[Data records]

+++

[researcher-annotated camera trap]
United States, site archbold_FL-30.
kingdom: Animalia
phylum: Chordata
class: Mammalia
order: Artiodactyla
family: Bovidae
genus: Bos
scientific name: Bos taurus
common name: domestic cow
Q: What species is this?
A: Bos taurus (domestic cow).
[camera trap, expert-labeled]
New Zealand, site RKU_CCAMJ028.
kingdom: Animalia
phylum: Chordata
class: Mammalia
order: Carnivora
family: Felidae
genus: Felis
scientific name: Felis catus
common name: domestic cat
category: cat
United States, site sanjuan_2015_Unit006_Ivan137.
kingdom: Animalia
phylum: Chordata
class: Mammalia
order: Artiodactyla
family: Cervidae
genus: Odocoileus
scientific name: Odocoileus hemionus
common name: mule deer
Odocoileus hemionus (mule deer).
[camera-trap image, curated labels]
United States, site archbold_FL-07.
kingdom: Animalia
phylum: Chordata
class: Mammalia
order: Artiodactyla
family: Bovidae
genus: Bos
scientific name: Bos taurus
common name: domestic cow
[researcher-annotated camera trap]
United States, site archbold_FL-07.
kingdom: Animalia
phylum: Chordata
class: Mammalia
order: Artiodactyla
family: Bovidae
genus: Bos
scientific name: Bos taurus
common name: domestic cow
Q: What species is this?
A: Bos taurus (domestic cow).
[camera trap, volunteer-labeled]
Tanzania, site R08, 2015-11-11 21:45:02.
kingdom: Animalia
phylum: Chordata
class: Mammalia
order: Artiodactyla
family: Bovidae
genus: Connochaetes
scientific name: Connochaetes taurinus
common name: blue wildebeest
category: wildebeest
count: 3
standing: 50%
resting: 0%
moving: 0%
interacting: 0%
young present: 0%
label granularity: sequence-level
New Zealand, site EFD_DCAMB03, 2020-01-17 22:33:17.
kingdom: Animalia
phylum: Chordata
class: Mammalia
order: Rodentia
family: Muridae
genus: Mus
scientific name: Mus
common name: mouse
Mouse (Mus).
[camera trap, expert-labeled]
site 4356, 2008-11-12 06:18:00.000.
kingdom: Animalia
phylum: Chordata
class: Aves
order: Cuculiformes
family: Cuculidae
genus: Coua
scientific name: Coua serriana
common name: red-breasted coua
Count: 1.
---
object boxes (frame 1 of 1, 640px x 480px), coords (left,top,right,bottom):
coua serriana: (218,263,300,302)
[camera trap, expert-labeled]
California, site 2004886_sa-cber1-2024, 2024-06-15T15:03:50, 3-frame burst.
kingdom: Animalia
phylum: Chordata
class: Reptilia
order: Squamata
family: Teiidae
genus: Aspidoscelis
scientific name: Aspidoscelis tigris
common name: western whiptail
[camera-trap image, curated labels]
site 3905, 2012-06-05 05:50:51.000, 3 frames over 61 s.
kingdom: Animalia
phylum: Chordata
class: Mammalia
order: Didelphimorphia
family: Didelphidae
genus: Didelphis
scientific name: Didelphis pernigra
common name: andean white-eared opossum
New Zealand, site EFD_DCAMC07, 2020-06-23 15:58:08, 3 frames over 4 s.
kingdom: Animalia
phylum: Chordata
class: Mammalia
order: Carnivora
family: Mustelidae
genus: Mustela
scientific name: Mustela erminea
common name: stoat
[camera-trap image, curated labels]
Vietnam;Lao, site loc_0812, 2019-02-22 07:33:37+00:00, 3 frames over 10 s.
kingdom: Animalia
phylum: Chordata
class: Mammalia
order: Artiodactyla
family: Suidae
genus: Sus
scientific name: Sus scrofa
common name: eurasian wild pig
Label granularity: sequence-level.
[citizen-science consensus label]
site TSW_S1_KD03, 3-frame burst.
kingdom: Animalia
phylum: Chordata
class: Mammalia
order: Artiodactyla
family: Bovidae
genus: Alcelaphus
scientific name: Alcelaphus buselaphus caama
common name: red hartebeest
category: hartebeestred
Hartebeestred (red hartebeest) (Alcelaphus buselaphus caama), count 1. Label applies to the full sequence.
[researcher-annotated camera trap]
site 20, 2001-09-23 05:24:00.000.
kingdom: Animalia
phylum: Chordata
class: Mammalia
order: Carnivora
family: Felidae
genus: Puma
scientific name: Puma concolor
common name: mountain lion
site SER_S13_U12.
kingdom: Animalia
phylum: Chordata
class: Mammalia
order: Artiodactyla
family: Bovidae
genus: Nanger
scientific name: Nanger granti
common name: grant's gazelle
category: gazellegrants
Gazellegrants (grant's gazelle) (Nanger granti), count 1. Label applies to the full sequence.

+++

Search the entries for the word "frames". Copy each line where it appears.

*RESPONSE TO THE EXERCISE:*
site 3905, 2012-06-05 05:50:51.000, 3 frames over 61 s.
New Zealand, site EFD_DCAMC07, 2020-06-23 15:58:08, 3 frames over 4 s.
Vietnam;Lao, site loc_0812, 2019-02-22 07:33:37+00:00, 3 frames over 10 s.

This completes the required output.